» Goal: Collect every line of the items below that contains the string "inches", copying each line in full. Case counts.

» Supplied data:
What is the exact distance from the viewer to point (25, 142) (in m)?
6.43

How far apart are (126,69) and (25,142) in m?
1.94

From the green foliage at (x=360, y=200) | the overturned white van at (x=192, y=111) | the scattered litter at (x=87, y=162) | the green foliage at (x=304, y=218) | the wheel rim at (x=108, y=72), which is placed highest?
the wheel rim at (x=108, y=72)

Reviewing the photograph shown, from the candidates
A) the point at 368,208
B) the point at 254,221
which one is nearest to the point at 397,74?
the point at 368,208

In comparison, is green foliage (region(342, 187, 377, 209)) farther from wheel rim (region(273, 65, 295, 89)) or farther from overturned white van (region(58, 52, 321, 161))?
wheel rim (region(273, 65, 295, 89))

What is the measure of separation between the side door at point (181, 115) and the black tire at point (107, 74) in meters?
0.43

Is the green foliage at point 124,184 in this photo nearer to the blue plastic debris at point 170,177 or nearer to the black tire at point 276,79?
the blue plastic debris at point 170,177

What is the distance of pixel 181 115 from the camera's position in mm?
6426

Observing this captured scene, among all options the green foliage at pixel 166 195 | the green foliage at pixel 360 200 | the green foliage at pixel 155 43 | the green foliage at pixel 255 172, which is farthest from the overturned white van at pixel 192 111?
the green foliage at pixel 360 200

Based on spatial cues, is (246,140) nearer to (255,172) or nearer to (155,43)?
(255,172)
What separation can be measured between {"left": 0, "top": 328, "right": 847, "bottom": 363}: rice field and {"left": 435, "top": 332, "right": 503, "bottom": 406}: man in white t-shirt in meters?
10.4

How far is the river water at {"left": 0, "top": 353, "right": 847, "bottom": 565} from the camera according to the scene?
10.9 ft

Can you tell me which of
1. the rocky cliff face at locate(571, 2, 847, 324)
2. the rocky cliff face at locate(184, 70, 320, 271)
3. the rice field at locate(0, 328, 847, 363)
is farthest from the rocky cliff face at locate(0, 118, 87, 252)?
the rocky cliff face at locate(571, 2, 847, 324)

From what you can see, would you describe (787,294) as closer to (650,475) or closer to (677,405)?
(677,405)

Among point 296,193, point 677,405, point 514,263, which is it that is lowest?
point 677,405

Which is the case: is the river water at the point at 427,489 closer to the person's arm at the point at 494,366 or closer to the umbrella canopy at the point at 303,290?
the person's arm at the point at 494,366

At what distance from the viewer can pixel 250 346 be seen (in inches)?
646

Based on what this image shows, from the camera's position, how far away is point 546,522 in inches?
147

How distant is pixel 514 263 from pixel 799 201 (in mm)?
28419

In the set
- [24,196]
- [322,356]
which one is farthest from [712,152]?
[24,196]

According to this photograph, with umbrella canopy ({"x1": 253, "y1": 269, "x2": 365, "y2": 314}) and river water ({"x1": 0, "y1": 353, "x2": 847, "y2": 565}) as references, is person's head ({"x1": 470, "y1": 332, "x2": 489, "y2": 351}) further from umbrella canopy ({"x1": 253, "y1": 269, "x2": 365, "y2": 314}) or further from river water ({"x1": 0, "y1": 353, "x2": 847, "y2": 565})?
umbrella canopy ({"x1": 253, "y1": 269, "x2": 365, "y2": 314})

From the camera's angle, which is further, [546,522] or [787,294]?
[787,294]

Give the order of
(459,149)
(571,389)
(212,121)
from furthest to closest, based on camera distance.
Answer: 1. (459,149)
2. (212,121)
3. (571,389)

» Reply:
At what distance from the viewer can pixel 250 346 be seen (in inches)?
Based on what this image shows, from the camera's position, how far away is point 546,522 in inches?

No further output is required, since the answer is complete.